Bernstein Research is continuing to bolster its new Equity Capital Markets (ECM) practice with the appointment of new global co-heads of the division despite ongoing market uncertainty and volatility.
The sell-side research arm of New York-based investment manager, Alliance Bernstein, has appointed Jonathan C. Biele and Alastair Walmsley to head up its newly launched practice, based in the US and the UK respectively.
However, they join what’s shaping up to be a bloody battlefield. ECM revenues have plunged 75% in Europe (to $21.4bn) and 87% in the US ($29.9bn) so far this year, according to data by Dealogic. That’s in stark contrast to 2021 performance, which saw full year revenues jump 40% in Europe and 20% across the pond.
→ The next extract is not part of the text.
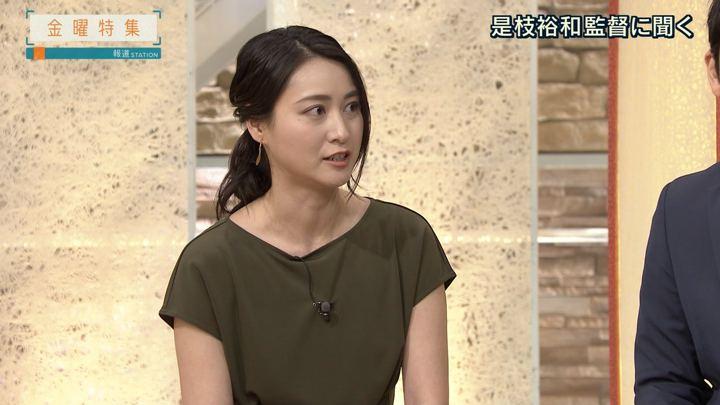 2018年06月08日小川彩佳の画像27枚目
“Last year was probably the biggest equity issuance year on record or certainly close to it. Wall Street will always hire into a rising tide. When the market is hot you need as many bodies as you can because you need to catch as much as you can. Now suddenly we’re through the first quarter and desks are down around 75%,” Biele told The TRADE.
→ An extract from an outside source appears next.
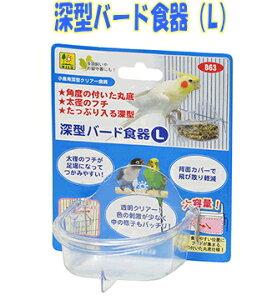 [三晃商会]たっぷり入る小鳥用深型クリアー食器深型バード食器(L)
Some institutions are rumoured to be making significant moves to counteract the suboptimal conditions. Notable was the recent speculation from Bloomberg that UBS could be intending to lay off a large portion of ECM personnel in a bid to offset a drop in revenues caused by a slowdown in deals across the industry. UBS declined to comment.
On the other side of the coin, Bernstein Research is looking to capitalise on the opportunities created by this wider retreat.
“Because we’re not in this business we can afford to make this investment and play it out. If you’re a more established institution and you’re looking at your pipeline and you’ve made a bunch of new hires and you’re down 80%, people start to worry and they have to adjust accordingly. Most people are trying to swim through it. The risk acceptance is coming back into frame so I think we’ll begin to see more deals.”
According to Biele, the new ECM division at Bernstein Research is unique in its offering as Bernstein has no banking division, which in some cases creates a difficult to manage conflict. Instead, the new practice will offer institutional services from “the deal forward”.
“We’re not going to provide M&A advice or cap structure analysis or leverage models. We want to bring differentiated equity institutional knowledge to the deal process and then support these deals and companies going forward,” he explained to The TRADE.
The division will sit next to existing players in the space and offer its research services to “complement them” instead of competing with them, Biele added.
Bernstein is not the first to bet on a resurgence of revenues in the ECM space. Amundi also announced at the end of last month that it would be launching a new ECM dedicated desk aimed at strengthening banks’ capital markets teams.